Reading passage |
Segment Open

Krylov Complexity in Mixed Phase Space

TL;DR

This paper explores Krylov complexity as a diagnostic tool for quantum chaos in systems with mixed phase space, revealing its correlation with eigenvalue statistics and its behavior across different models.

Contribution

It demonstrates that Krylov complexity reliably indicates quantum chaos and correlates with the Brody distribution in systems with mixed phase space, extending to various models.

Findings

Krylov complexity peaks in chaotic regimes.

It correlates with the Brody distribution parameter.

Complexity diminishes as systems become more integrable.

Segment Closed

Questions on the material |
A – According to the summary of the Krylov complexity paper, what happens to Krylov complexity as systems become more integrable?
B – Return the portion of the Krylov complexity summary starting with "Krylov Complexity in" and going on through "to various models.".
C – Carry the summary of the Krylov complexity paper further, picking up after its last line.

Supplied information |

Segment Open

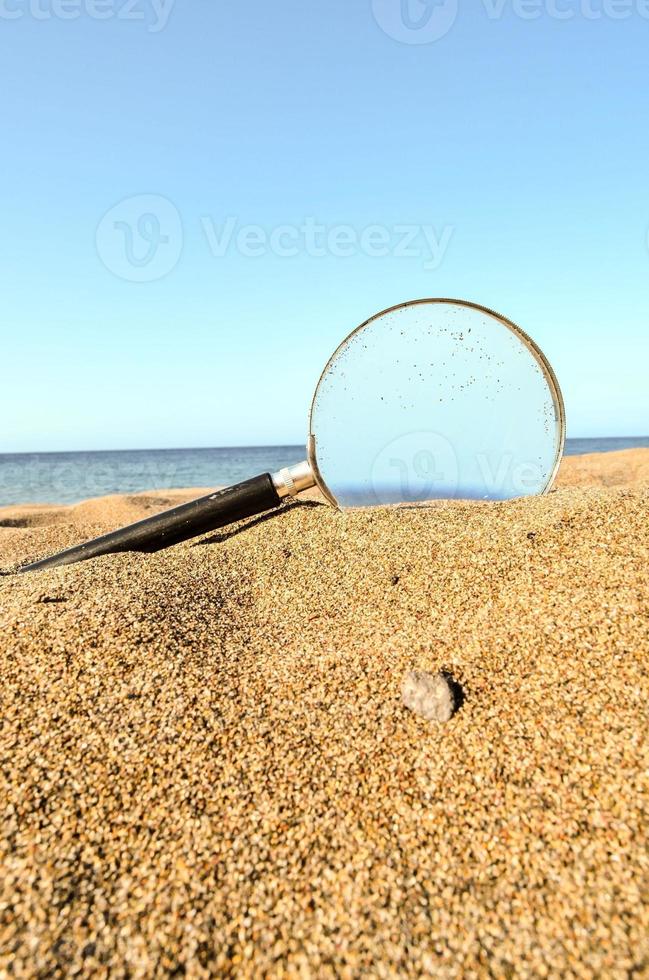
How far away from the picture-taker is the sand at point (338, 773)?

Segment Closed

Answer section |
A – It diminishes.

B –
Krylov Complexity in Mixed Phase Space

TL;DR

This paper explores Krylov complexity as a diagnostic tool for quantum chaos in systems with mixed phase space, revealing its correlation with eigenvalue statistics and its behavior across different models.

Contribution

It demonstrates that Krylov complexity reliably indicates quantum chaos and correlates with the Brody distribution in systems with mixed phase space, extending to various models.

C –
Abstract

We investigate the Krylov complexity of thermofield double states in systems with mixed phase space, uncovering a direct correlation with the Brody distribution, which interpolates between Poisson and Wigner statistics. Our analysis spans two-dimensional random matrix models featuring (I) GOE-Poisson and (II) GUE-Poisson transitions and extends to higher-dimensional cases, including a stringy matrix model (GOE-Poisson) and the mass-deformed SYK model (GUE-Poisson). Krylov complexity consistently emerges as a reliable marker of quantum chaos, displaying a characteristic peak in the chaotic regime that gradually diminishes as the Brody parameter approaches zero, signaling a shift toward integrability. These results establish Krylov complexity as a powerful diagnostic of quantum chaos and highlight its interplay with eigenvalue statistics in mixed phase systems.